The feedback from video reviewers is used by Amazon to train its AI camera system that monitors the stowing process in its warehouses. This camera reportedly also tracks the stower’s movements and sends footage to video reviewers whose inputs help the company improve its machine learning tools.

Published in partnership with the Bureau of Investigative Journalism, the report stated that workers reviewing footage from warehouses are paid just hundreds of dollars a month for eight-hour shifts that can be extended to 11 hours during busy periods. During shifts, reviewers can get through 8,000 videos every day.

Reviewers working on warehouse monitoring complained of physical problems including headaches, eye pain, and eyesight deterioration. They also complained that they were made to meet difficult targets, with tracking software logging in periods of inactivity outside their designated break time.

These reviewers watch footage from cameras stationed in warehouses that monitor stower’s movements.

Video reviewers shared that their primary role was to stock management, however, they can also record errors made by their colleagues overseas.

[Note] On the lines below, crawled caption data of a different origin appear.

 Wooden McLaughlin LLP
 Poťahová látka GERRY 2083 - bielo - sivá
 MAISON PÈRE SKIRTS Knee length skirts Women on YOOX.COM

Managers also keep track of reviewers’ performance with real-time analytics and maintain an accuracy rate of 95-99%.

Reviewers who are unable to maintain high accuracy at a fast pace risk losing their jobs.

Reviewers are rated based on their “TAKT” time, the average time to get through a video with those ranking in the last four places highlighted in red, according to a document shared by a former reviewer.

The report also shared that most workers being filmed in warehoused by Amazon’s cameras were unaware that they were being watched and that their footage could be sent to manual reviewers.

Amazon on its part stated that its system algorithm monitoring stower’s is 95% accurate and only the remainder of it requires a manual check. It also stated that a number of allegations made in the report were based on anecdotes from a handful of individuals and painted a misleading picture that does not represent the majority of its team.

The company also shared that reviewers in India and Costa Rica were encouraged by the software they use to take short breaks throughout their shifts.

The report is based on interviews spanning 33 current and former Amazon employees, including 21 video reviewers.